“Well, Clodia,” I said, “it isn’t quite as princely as Ptolemy’s palace, but it’s close.”
She smiled, accepting it as a true compliment. “Isn’t it splendid? There’s hardly a furnishing in the room that hasn’t been forbidden by the censors at one time or another.”
“Sumptuary laws never work,” I said. “The people who pass the laws are the only ones who can afford to break them.” This wasn’t strictly true, because rich freedmen, barred from higher office, were becoming more and more a fixture in the City.
Some of the guests were admiring the wall paintings. These, at least, were not forbiddingly expensive and had been applied to smooth out the effect of knocking three different rooms into one. They were of a style just coming into fashion: a black background with ornamental pillars painted on at intervals. The pillars were strangely spindly and elongated, as if they had been stretched. Here and there along their length were little platforms holding potted plants and bowls of fruit, similarly elongated. Atop the pillars were fanciful terminals consisting of stacked globes or drooping cones. I suppose they were intended to be whimsical, but I found the style dreamlike and faintly disorienting, as if you were seeing something you half-remembered and couldn’t quite place.
“Decius, have you met the tribune Publius Vatinius?” She took me to a tall, soldierly man. He looked like the sort who loves to carry out his superior’s most atrocious orders.
“I am always happy to meet another Caecilius Metellus,” he said. The ubiquity of my family was a byword in Rome.
“Tribune Vatinius was responsible for securing Caesar’s extraordinary commission in Gaul,” Clodia gushed. If there was anything she loved more than luxury it was power politics.
“A most unusual expedient to deal with the Gallic situation,” I said.
“It’s a reform long overdue,” Vatinius asserted.
“Reform? Do you mean this is something we can look forward to seeing again?”
“Of course. We have to stop pretending we live in the days of our ancestors. We have a vast empire all over the world, and we try to govern it as if Rome were still a little Italian city-state. The way we change offices every year is absurd! A man no sooner learns his task or the territory he is to govern when he is out of office.”
“Who would want to hold an office like the quaestorship or the aedileship for more than a year?” I objected.
He chuckled. “Very true. No, I spoke of the offices that hold imperium: praetor and consul. Most specifically, propraetor and proconsul. A one-year stint governing a province was one thing when our holdings were just a few days’ march from Rome, but it’s utterly obsolete now. You can take weeks if not months just getting to your province. Just about the time you’ve learned your way around, it’s time to go home.”
“You can usually get a command prorogued for another year or two,” I said.

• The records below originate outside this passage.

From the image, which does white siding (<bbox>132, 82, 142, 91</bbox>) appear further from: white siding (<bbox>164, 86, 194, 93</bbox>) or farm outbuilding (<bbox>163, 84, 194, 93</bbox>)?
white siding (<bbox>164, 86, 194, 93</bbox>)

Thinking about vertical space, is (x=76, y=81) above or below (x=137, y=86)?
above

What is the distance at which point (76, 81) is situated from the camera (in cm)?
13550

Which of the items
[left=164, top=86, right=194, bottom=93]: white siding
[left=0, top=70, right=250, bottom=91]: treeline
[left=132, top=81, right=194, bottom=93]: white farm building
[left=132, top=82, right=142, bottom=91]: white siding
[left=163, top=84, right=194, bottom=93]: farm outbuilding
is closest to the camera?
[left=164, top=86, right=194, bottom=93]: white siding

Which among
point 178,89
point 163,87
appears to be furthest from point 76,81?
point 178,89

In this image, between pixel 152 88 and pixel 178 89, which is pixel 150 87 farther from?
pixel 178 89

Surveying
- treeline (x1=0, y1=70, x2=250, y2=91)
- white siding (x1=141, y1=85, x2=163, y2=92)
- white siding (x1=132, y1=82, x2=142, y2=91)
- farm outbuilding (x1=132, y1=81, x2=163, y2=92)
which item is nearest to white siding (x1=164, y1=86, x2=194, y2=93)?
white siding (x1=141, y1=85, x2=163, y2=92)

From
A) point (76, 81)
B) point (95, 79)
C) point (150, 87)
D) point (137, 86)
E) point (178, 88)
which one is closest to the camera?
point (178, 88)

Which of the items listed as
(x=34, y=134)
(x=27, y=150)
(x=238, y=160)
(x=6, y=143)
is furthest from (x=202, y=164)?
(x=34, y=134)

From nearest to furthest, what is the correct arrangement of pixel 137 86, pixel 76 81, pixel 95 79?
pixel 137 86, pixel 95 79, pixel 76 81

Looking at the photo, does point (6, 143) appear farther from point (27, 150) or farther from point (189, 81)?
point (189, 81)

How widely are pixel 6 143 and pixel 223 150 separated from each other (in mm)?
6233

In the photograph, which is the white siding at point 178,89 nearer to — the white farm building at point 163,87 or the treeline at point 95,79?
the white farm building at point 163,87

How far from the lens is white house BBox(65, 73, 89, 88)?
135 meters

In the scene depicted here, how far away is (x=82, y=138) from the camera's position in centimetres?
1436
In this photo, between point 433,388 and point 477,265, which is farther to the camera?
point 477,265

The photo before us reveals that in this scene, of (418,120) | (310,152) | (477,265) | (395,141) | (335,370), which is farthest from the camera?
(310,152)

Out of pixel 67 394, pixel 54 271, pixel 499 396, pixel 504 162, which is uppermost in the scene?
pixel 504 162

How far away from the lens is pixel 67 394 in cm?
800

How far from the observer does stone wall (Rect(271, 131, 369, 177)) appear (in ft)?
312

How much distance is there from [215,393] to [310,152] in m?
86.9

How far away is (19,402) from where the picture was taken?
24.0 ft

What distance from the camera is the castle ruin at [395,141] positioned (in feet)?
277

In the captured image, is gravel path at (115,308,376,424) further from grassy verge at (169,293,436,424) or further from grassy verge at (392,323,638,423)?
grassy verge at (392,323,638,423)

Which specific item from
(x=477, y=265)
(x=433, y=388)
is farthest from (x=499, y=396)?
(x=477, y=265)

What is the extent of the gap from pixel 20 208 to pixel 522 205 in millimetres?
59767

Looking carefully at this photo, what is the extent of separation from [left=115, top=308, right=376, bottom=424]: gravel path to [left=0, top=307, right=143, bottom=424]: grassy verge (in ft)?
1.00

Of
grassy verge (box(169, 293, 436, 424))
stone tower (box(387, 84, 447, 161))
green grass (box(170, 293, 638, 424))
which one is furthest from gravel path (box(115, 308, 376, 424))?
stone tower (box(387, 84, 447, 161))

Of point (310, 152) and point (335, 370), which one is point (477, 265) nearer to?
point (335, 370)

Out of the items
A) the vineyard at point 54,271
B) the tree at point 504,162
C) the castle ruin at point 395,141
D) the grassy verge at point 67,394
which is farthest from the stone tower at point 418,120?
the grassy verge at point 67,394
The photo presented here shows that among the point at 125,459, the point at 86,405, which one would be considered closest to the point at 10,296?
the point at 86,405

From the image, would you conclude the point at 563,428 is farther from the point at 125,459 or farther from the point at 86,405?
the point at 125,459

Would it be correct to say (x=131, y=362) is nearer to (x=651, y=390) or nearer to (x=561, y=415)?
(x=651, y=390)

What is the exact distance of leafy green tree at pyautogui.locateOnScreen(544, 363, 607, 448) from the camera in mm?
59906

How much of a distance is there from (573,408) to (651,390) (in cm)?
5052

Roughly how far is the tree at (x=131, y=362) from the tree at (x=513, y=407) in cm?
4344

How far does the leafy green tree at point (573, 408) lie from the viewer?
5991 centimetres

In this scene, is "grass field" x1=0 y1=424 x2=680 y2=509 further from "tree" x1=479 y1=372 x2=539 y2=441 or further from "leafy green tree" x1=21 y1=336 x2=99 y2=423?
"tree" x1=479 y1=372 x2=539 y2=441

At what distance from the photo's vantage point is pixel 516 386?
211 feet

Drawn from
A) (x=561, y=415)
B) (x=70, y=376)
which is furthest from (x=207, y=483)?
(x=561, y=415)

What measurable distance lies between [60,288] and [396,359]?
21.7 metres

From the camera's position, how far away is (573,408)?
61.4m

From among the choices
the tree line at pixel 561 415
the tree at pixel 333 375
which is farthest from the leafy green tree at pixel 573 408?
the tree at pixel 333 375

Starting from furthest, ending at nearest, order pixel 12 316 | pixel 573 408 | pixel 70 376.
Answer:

“But you never know!” he said with some heat. “And if you want to stand for office again, you have to drop everything and hurry back to Rome, even if you’re in the middle of a war. This new way is better. Caesar goes to Gaul knowing he has five years to sort out that situation and bring it to a satisfactory conclusion. Plus, he has imperium over both Gauls plus Illyricum; so if he has the barbarians on the run, they can’t just duck across the border where he’ll have to coordinate with another proconsul.” It was one of the rules that a promagistrate wielded imperium only within the borders of his assigned province. If he tried to use it outside them he risked being charged with treason.
“It is a well thoughtout policy,” I admitted.
“Believe me, it is the only policy from here on,” he insisted. “And we need further legislation to allow a serving promagistrate to stand for office in absentia. If a legate can run a province or an army in the magistrate’s absence, why not one to conduct an election campaign back home?”
There was considerable justice in his reasoning. The truth was that our ancient system of republican government was dreadfully awkward and unwieldy. It was aimed at thwarting the dangerous practice of concentrating too much power in the hands of one man. Sensible as his solution was (and I had no doubt that it was Caesar’s solution, not his), I still hated the idea of giving anyone that much power for that long a time. After five years, especially if he was victorious in battle, all the legions in Gaul would belong solely to Caesar and to no other. Not that this was anything new. Pompey’s legions were Pompey’s, not Rome’s.
“Oh, and you must know the aedile Calpurnius Bestia,” Clodia said.